(Check your understanding):
[1] Answer these from the passage on single life and condo neighborhoods below, using one line for each answer and labeling them (a), (b), (c):
(a) According to Klinenberg, who is likely to spend more time with others?
(b) What have factories become in the newer development?
(c) What covers every inch of grass in the big park on weekends?
[2] Pick up the passage on single life and condo neighborhoods below right after its last sentence, and keep writing it in the same voice.

This more loving image of city life – one cleverly sold on the condo sandwich boards – isn’t wrong, it turns out: Singles aren’t so lonely after all. As Klinenberg points out, single people are likely to spend more time with others than their married counterparts; they’re the community activists, the hobbyists and the ones going to lectures. A single life is a social life.
A few neighbourhoods south of where I live, a newer development, built over the past decade, houses thousands of new condo units. Factories have become lofts; towers hover. As a result,the big park by my house strains under sheer volume on weekends: Garbage cans overflow, every inch of grass is crushed with guitars and ultimate games.
This is fine, but the young condo citizens are playing far from where they live, making me wonder if it’s because there are fewer options for togetherness in the new neighbourhoods.

(Information shown):
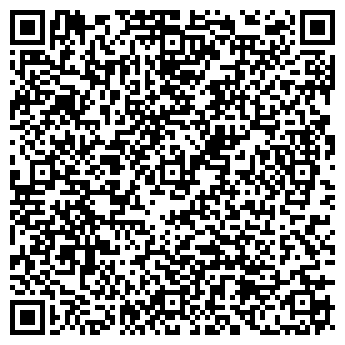 QR-код с контактной информацией организации ДЕМОС КОМПАНИЯ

(Written answers):
[1]
(a) Single people, more than their married counterparts.
(b) Lofts.
(c) Guitars and ultimate games.

[2]
People like to be around people, and the Australian study noted that many simple design gestures can bring us in contact with one another. Better transit means less commuting and more socializing. “Pocket parks” (neglected pieces of land turned green) bring us together. Socialcities include “allowed-to-be” spaces, where people feel welcome to simply “be,” sitting and talking on benches, curbs and steps or at tables and chairs that aren’t part of a business. And people gravitate to the edges of public spaces to get a full view of the action, so that’s where seating needs to be.
But these well-advertised condos can seem like spaceships dropped from the sky, bringing with them pre-fab neighbourhoods that prioritize strip malls and parking lots over public spaces. It is still possible to get cut off, to be alone in a glass tower, especially for the elderly or less mobile. The sandwich boards sell an ideal of urban camaraderie, but can the city achieve it?